Unfortunately, it's not easy to switch to the immutable collections when during several years we had been using the mutable ones. We are often tempted to stay with our old habits, particularly at the beginning. It's often the case for a lot of for loop-related things when Scala newcomers copy old Java idioms like this one:
"mutable collection" should "be used to show old habit" in { val numbers = new mutable.ListBuffer[Int]() for (nr <- 1 to 10) { numbers.append(nr * 2) } numbers should have size 10 numbers should contain allOf(2, 4, 6, 8, 10, 12, 14, 16, 18, 20) }
This code can be easily rewritten with the help of map function and therefore, not use the mutability:
"map" should "be used to build an immutable collection in new manner" in { val numbers = (1 to 10).map(nr => nr * 2) numbers should have size 10 numbers should contain allOf(2, 4, 6, 8, 10, 12, 14, 16, 18, 20) }
According to some microbenchmarks (Scala's immutable collections can be slow as a snail or Benchmarking Scala Collections), the immutable collections can sometimes perform worse than their mutable colleagues. But since conceptually they're easier to work with and in addition to that, they're thread-safe, we should prefer them as often as possible. A good rule of thumb would be their use by default and the switch to their mutable versions only when we encounter some performance issues because of them.

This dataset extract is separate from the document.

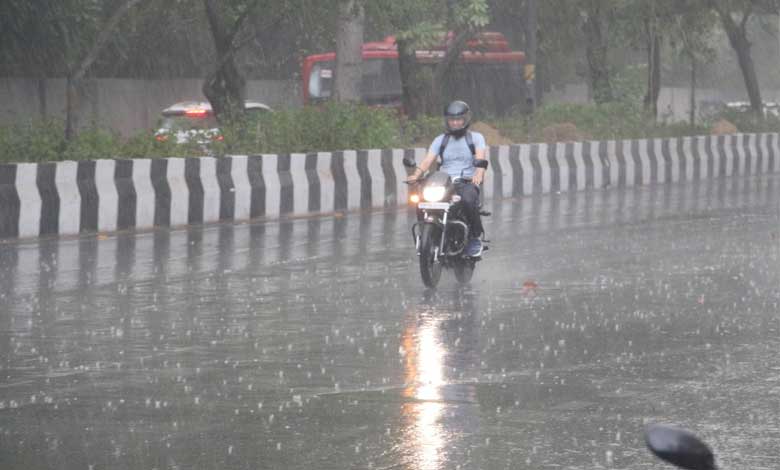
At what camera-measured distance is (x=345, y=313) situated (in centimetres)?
1206

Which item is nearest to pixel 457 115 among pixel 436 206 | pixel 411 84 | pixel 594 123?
pixel 436 206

In this post, through 3 sections, we could discover some positive aspects of the immutable collections use. As shown in the 2 first parts, the immutable collections guarantee thread-safety. It can be pretty easily detected in the case of concurrent writes to a mutable sequence. Depending on the used implementation we'll either have to deal with ConcurrentModificationException or other, more specific errors. But the thread-safety it's not the single reason to prefer the immutable collections. As proven in the 3rd part, they also facilitate the understanding of the application. Everything we need to do is to get rid of the old "Java" habits and do not be afraid of the change. After all, in the case of any problems, we can always switch to the mutable version.